* SOURCE DATA
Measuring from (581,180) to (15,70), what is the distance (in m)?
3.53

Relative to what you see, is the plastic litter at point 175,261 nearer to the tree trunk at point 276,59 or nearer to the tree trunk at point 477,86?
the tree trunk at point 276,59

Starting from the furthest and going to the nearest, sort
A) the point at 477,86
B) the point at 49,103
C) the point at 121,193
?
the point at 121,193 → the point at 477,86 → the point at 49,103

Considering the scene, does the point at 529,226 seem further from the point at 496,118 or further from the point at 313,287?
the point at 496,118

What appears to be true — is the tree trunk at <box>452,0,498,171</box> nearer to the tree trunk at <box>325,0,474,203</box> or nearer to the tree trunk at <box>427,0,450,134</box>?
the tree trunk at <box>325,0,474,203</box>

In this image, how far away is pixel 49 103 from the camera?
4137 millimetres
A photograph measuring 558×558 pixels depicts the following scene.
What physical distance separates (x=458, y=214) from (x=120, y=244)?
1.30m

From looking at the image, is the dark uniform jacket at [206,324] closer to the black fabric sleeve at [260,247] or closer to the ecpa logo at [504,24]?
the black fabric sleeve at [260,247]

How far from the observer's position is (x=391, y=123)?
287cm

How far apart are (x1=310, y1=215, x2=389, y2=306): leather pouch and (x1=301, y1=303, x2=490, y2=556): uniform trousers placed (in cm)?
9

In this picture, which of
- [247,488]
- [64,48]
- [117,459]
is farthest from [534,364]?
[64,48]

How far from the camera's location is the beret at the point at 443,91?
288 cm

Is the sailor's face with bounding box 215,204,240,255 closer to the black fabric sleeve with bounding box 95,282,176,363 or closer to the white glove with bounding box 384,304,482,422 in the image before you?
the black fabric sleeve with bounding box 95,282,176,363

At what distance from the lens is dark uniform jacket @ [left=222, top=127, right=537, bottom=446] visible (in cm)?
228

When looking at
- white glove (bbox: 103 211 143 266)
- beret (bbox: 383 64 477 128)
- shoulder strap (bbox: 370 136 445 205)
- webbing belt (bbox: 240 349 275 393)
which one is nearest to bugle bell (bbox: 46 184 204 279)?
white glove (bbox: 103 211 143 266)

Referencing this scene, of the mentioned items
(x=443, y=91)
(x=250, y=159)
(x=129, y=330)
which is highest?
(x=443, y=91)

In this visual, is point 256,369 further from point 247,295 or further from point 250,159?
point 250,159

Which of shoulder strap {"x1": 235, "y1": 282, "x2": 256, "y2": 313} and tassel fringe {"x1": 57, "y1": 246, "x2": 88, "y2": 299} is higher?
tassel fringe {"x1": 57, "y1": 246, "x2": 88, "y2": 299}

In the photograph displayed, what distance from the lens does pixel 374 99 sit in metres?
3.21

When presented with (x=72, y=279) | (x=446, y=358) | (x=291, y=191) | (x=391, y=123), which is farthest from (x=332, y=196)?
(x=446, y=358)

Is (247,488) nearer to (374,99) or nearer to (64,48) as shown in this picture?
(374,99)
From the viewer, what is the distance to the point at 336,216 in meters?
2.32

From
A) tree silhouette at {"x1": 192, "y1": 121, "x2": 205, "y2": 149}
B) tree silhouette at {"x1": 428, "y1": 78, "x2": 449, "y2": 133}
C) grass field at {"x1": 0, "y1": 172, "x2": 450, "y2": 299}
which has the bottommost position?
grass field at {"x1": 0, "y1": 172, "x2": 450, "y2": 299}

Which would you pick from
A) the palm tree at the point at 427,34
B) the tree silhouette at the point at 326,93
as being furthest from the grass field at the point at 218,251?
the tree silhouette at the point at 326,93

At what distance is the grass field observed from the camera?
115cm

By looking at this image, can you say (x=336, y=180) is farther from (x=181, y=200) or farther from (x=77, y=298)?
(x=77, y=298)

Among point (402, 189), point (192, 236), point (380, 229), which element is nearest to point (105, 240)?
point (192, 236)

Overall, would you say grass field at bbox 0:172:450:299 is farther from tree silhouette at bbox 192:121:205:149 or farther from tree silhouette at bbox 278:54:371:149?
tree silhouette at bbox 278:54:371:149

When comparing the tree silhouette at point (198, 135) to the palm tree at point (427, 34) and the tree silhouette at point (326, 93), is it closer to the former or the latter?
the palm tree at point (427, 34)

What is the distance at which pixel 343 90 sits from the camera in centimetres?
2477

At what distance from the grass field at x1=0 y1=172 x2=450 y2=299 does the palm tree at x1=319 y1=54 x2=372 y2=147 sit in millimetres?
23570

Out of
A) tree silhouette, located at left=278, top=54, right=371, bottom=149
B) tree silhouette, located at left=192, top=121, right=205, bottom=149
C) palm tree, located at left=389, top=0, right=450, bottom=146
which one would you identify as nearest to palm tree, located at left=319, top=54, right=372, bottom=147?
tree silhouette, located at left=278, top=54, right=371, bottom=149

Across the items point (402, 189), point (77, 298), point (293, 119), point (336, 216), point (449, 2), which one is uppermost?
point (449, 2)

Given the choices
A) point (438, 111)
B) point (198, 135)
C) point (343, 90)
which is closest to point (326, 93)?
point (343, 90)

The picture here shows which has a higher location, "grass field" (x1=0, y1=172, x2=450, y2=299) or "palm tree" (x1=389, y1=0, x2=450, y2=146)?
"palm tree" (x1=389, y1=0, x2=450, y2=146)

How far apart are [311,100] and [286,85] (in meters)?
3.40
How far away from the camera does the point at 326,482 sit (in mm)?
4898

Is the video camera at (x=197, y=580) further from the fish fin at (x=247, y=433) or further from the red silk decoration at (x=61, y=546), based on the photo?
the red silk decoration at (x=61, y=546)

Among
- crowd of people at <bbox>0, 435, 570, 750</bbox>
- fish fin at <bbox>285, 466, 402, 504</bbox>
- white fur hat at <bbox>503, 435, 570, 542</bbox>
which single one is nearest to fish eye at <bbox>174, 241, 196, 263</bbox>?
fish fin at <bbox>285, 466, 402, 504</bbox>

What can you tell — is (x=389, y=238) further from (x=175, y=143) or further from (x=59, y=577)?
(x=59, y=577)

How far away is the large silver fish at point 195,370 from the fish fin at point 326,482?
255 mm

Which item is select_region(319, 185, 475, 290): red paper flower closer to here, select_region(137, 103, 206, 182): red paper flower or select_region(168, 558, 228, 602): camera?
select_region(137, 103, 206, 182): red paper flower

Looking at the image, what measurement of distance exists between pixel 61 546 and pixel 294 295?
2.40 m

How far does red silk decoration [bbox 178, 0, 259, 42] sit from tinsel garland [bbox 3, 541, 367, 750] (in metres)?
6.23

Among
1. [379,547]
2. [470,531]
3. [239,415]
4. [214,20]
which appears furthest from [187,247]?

* WHAT YOU WILL DO
Restate word for word the lines from the one holding "What can you" to the end of the listing, both ends included, and nothing more.

* THE ANSWER
What can you tell — is (x=389, y=238) further from (x=175, y=143) or further from (x=59, y=577)?
(x=59, y=577)

How far away is the large silver fish at point 195,370 from the fish fin at point 326,482?
255 mm

Which item is select_region(319, 185, 475, 290): red paper flower closer to here, select_region(137, 103, 206, 182): red paper flower or select_region(168, 558, 228, 602): camera?
select_region(137, 103, 206, 182): red paper flower

Looking at the image, what measurement of distance exists between pixel 61 546 and pixel 294 295?
2.40 m

How far does red silk decoration [bbox 178, 0, 259, 42] sit from tinsel garland [bbox 3, 541, 367, 750] (in metres)?
6.23

Among
1. [379,547]
2. [470,531]
3. [239,415]
4. [214,20]
which appears furthest from [187,247]?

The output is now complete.